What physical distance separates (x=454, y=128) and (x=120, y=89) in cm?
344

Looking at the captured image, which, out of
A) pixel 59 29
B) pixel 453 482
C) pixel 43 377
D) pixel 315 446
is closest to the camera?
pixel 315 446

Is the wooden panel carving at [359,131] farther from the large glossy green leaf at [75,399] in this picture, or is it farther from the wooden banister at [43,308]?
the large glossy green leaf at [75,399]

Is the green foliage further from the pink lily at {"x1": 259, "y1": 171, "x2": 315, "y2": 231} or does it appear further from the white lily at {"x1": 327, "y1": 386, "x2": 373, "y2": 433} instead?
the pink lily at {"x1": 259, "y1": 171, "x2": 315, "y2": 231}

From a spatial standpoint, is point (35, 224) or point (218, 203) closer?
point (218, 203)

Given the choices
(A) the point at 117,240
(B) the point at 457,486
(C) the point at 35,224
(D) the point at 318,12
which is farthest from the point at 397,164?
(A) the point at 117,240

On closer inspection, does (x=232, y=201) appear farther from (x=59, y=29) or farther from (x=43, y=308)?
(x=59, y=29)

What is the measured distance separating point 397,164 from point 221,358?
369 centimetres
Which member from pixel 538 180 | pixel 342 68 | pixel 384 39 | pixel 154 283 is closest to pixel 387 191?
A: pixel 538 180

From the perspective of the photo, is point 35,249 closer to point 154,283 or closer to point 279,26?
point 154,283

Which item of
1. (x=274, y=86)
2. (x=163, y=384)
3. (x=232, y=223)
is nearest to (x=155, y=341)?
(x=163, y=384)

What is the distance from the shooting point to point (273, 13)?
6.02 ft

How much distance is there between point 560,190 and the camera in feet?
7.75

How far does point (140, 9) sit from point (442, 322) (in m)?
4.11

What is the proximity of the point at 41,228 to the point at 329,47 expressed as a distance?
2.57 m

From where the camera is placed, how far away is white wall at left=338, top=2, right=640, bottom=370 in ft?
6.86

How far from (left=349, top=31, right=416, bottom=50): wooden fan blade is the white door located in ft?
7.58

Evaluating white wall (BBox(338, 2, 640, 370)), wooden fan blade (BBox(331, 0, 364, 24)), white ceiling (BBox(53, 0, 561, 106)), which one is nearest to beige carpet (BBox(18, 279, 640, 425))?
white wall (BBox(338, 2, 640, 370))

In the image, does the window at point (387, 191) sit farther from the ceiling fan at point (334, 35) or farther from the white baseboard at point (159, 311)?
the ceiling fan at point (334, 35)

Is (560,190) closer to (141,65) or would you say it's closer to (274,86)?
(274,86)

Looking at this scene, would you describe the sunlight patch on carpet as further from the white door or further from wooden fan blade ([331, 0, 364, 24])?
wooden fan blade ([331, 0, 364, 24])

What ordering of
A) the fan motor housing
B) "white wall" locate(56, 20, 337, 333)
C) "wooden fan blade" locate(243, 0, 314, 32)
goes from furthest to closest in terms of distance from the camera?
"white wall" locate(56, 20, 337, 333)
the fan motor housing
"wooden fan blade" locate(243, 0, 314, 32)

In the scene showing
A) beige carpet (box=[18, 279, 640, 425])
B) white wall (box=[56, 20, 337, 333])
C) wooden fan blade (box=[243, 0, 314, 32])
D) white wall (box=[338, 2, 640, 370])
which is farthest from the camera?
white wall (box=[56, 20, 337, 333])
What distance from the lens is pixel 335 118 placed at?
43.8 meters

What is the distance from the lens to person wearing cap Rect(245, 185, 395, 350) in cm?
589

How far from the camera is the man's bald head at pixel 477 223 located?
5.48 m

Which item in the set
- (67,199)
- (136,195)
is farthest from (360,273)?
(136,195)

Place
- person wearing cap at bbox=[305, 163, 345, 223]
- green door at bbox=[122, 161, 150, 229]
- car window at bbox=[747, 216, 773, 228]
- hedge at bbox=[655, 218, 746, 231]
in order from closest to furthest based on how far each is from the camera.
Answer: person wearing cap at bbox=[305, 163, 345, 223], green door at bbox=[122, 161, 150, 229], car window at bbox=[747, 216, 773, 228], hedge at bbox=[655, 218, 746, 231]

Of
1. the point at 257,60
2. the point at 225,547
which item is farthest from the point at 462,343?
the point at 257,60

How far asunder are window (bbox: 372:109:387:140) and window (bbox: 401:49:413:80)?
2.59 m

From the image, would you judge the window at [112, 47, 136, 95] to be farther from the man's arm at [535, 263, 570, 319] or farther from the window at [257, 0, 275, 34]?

++++++++++

Repeat exactly the lines starting at the line with "How far asunder" and ending with the final line of the entries. Include nothing else.

FINAL ANSWER:
How far asunder are window (bbox: 372:109:387:140) and window (bbox: 401:49:413:80)?
2.59 m

From the image, would you judge the window at [112, 47, 136, 95] to be farther from the man's arm at [535, 263, 570, 319] or farther from the window at [257, 0, 275, 34]?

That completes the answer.